ATLANTA CASUALTY COMPANY
v.
WILLIAMS.
52556.
Court of Appeals of Georgia.
Submitted September 13, 1976. Decided September 30, 1976.Carr G. Dodson, Rufus D. Sams, III, for appellant.
L. Z. Dozier, for appellee.
DEEN, Presiding Judge.
This is an action for recovery of the face amount of an automobile insurance policy, following loss by fire, where the appellant insurer defended on the ground of prior cancellation. The case was tried by the court without a jury and the judgment in favor of the insured was appealed to this court and reversed in Atlanta Cas. Co. v. Williams, 135 Ga. App. 562 (218 SE2d 282) on the sole ground that the trial court had failed to enter his findings of fact and conclusions of law in accordance with Code § 81A-152. The court thereafter entered a new judgment for the plaintiff based on adequate findings of fact and conclusions of law, and defendant again appeals. The transcript of evidence is identical in both cases.

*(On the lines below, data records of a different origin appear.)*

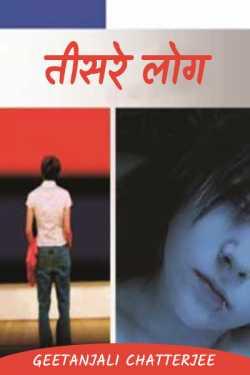 Third people - 8 by Geetanjali Chatterjee in Hindi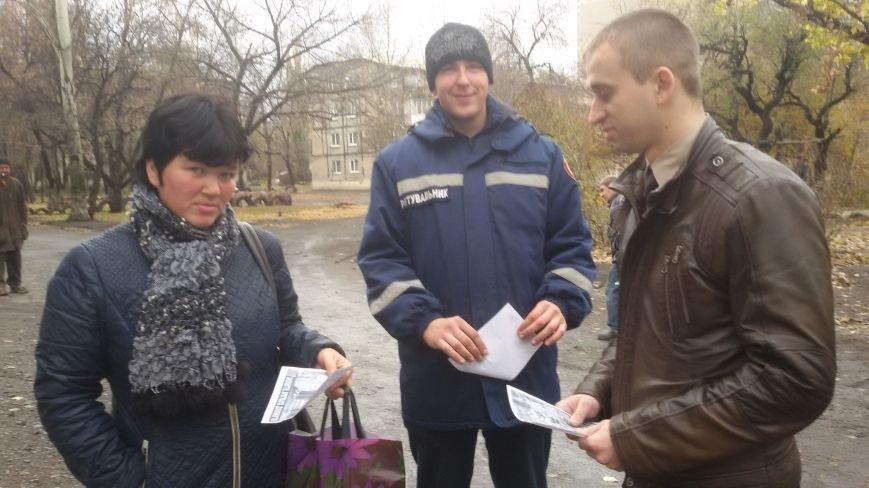 Представители  ГСЧС Доброполья провели рейд по жилому сектору города, фото-2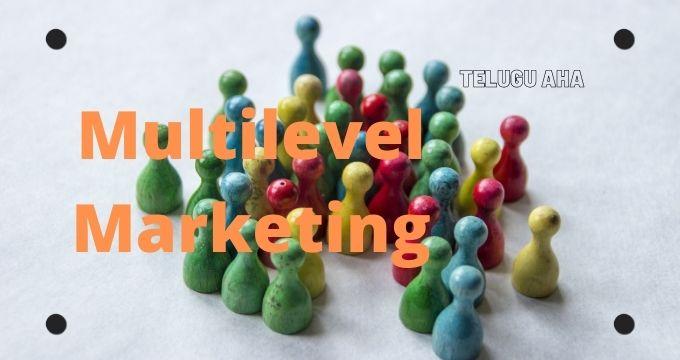multilevel-marketing-in-telugu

A ruling of the Court of Appeals in a case is binding in all subsequent proceedings in that case, whether in the trial court or in this court. Code Ann. § 81A-160 (h); Tingle v. Harvill, 230 Ga. 70 (195 SE2d 654). This court has held as to the transcript of evidence here involved that "the absence of direct evidence the mailing contained the notice [of cancellation] was sufficient to make a jury question as to the mailing of a notice of cancellation." Atlanta Cas. Co., supra, p. 564. This of course disposes of the appellant's third enumeration of error, which contends the evidence demands a finding that the policy was effectively canceled, since cancellation depends entirely on whether the notice to that effect was issued. The statement of facts in the amended judgment contains a finding, supported by the evidence, that the plaintiff did not receive the notice of cancellation, and that the insurer failed to show it gave a ten-day notice of cancellation. These are sufficient findings of fact, and accord with the *733 decision of this court in Atlanta Cas. Co., supra, in its statement that there was "no direct testimony that a notice of cancellation was in the envelope mailed" and accordingly "[t]he evidence did not demand a finding that a notice of cancellation was in the envelope addressed to the insured." The new judgment does contain findings of fact and separate conclusions of law based thereon, and thus meets the grounds of objection on which the case was reversed on its first appearance. Spivey v. Mayson, 124 Ga. App. 775 (186 SE2d 154).
Judgment affirmed. Quillian and Webb, JJ., concur.